## Problems to solve
[a] Under the one-year rule in the text on value-added tax for passenger cars, up to what percentage of input value-added tax on current costs may be deducted once a car is taken into use for private trips?
[b] Write the next part of the text on value-added tax for passenger cars, continuing from its final sentence.

## Quoted text
++++++++++++++++++++
Since input value-added tax on running costs is not recalculated retroactively, the passenger car and the input value-added tax on the costs related to it, including input value-added tax deducted at the time of its purchase (regardless of any adjustment) remain in cell 5.3. of the value-added tax return until May 2019.

If the new so-called two-year rule is applied to a passenger car whose use for private trips for self-consumption has been taxed (a car mainly used for the carriage of passengers or driver training), the value-added tax amount subject to repayment is reduced by the amount of the value-added tax already paid on the self-consumption of the passenger car. This means that within two years from the purchase of a passenger car either its use for passenger transport or driver training ends altogether or it is no longer used mainly for passenger transport or driver training (and is used also for trips not related to business among other things).

Restriction on the deduction of input value-added tax on running costs related to a passenger car

If a passenger car is going to be used for private trips, from 01.01.2018, for one year from the month when it is taken into use for private trips, input value-added tax may be deducted on current costs related to the passenger car at not more than 50% regardless of whether private trips are made with the passenger car in the subsequent months of the one-year period or not; tax-exempt supply and non-business activities (for example, in the case of a non-profit association or a self-employed person) may reduce the percentage of deduction even further.

This so-called one-year rule applies regardless of the timing of the purchase of a passenger car – also in the case of passenger cars for which the period for the adjustment of input value-added tax deducted at the time of purchase has already ended. If the adjustment period has not ended yet, the adjustment at the end of a given calendar year of any input value-added tax deducted at the time of purchase has to allow for the fact that for at least one year from the month when it is taken into use for private trips this passenger car has to be considered as being used in part in business. From 01.01.2018, a sentence has been inserted into subsection 32 (4) of the Value-Added Tax Act to clarify that the proportion of the use in business of a passenger car used in business is calculated according to the provisions in subsection 29 (4) and section 30.

Running costs also include operational leasing payments on a passenger car, and in the case of a passenger car under operational leasing the so-called two-year rule explained above is not applied.

Example:

A passenger car is purchased in December 2018. A vehicle is used at first 100% in business (for taxable supply only), but private trips are also completed from July to September 2019.

Because private trips began in July 2019, now the new so-called one-year rule applies – from July 2019 to June 2020, input value-added tax on the running costs related to the passenger car may be deducted 50% regardless of the fact that from October 2019 to June 2020 no private trips are actually made with the car.

In July and August 2020, also only trips related to business are completed – since over a year already has now passed since being taken into use for private trips, in these months input value-added tax may be deducted on running costs 100%. From September 2020, private trips begin to be made again, and from that month the extent of the deduction of input value-added tax on running costs related to the passenger car is once more 50% until at least August 2021.
++++++++++++++++++++
## Record excerpts
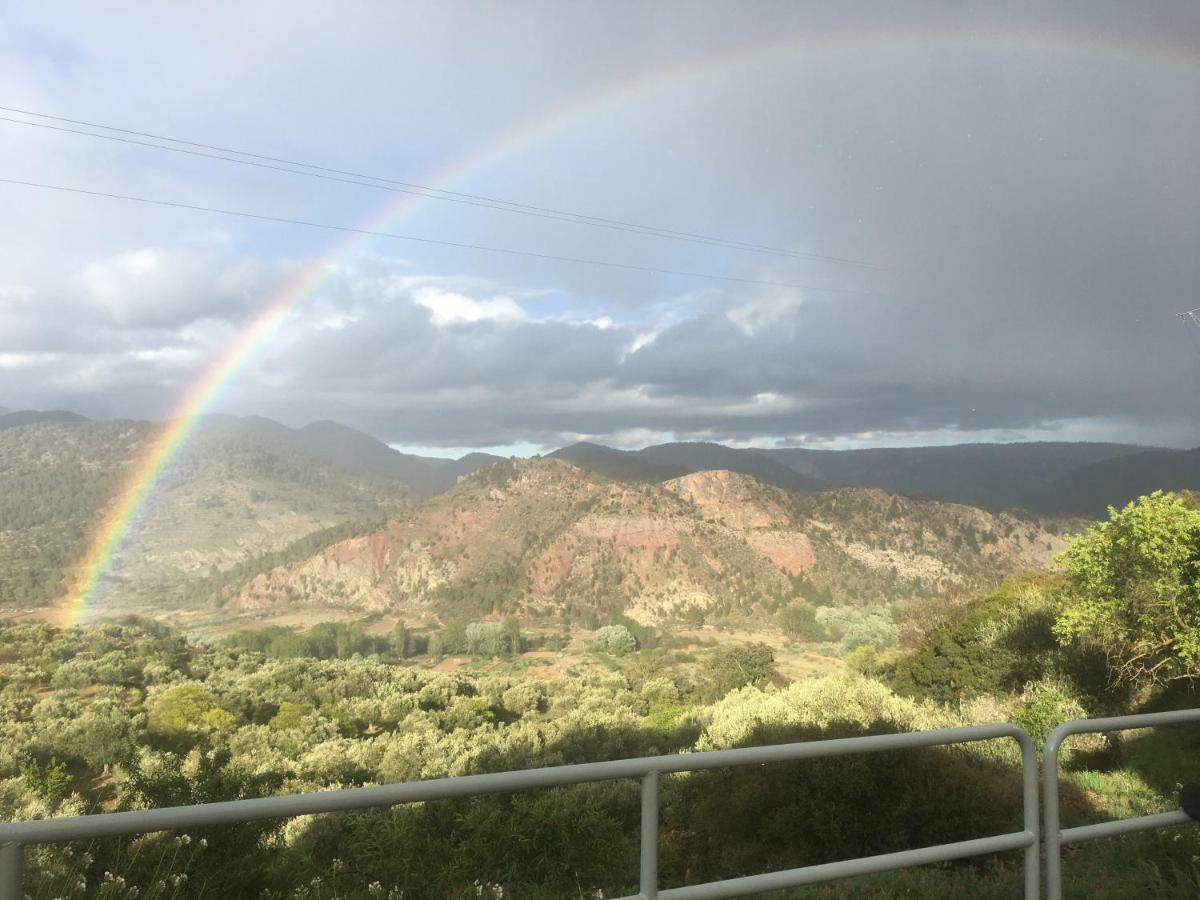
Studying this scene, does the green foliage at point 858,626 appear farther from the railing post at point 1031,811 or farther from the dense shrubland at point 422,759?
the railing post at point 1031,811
++++++++++++++++++++
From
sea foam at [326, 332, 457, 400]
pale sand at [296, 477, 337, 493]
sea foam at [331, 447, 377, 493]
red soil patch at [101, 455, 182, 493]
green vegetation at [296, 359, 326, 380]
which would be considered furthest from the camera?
++++++++++++++++++++
## Task answers
[a] Not more than 50%.

[b]
Adjustment of input value-added tax in the event of removal from the register of persons liable to value-added tax

If a business operator is removed from the register of persons liable to value-added tax and it has fixed assets not yet sold for which the input value-added tax adjustment period has not ended – on the value-added tax return for the month of removal from the register, it has to carry out the last adjustment of input value-added tax for the fixed assets, taking into account the entire period remaining until the end of the adjustment period. An adjustment is made based on the actual proportion of the use of the fixed assets for taxable supply from the beginning of the calendar year until removal from the register with respect to the year of removal from the register, and only the period from the month of removal from the register until the end of the adjustment period is considered a period during which the fixed assets are not used for taxable supply.

Recalculation of input value-added tax deducted at the time of the purchase of fixed assets

Subsection 32 (4) of the Value-Added Tax Act sets out the procedure for the recalculation of input value-added tax deducted at the time of the purchase of fixed assets if the proportion of the use of fixed assets for taxable supply changes during the course of five calendar years. Recalculation is done at the end of every calendar year at 1/5, allowing for the use of the fixed assets for business and for the ratio of taxable supply to overall supply. The procedure for the recalculation of fixed assets also applies to passenger cars. The proportion is calculated based on a proportion of 50% of the use of a passenger car in business.

The proportion of use in business is not 50% if:

taxable person’s business in all their activities is less than 50% (e.g. agencies, non-profit associations, subsection 29 (4) of the Value-Added Tax Act);

Input value-added tax should be adjusted in the case of both a passenger car and any goods or services acquired for it that increase the purchase cost of the fixed assets (generally, purchases of goods or services for a passenger car do not increase the acquisition cost of a passenger car). The first calendar year is considered to be the period from when the passenger car is classed as fixed assets until the end of the calendar year.

If a passenger car is sold before the lapse of five calendar years, input value-added tax is adjusted in the month of the sale of the passenger car allowing for the fact that the passenger car is used in the year of its sale and in the subsequent years only for taxable supply.

If a taxable person (e.g. non-profit association, agency), in deducting input value-added tax, uses the proportion under subsection 29 (4) of the Value-Added Tax Act, that is, the proportion of business with respect to all its activities, input value-added tax on a passenger car or any goods or services received for it are deducted to the extent of the relevant proportion but not more than 50%. For example, if the business of a non-profit association is 30% in all its activities, input value-added tax may be deducted 30% when a passenger car or goods or services for it are bought. If, however, the proportion of business were 70%, input value-added tax could be deducted 50% (see also comments on subsection 29 (4) of the Value-Added Tax Act).

the taxable person applies the exceptions specified in subsection 30 (4) of the Value-Added Tax Act.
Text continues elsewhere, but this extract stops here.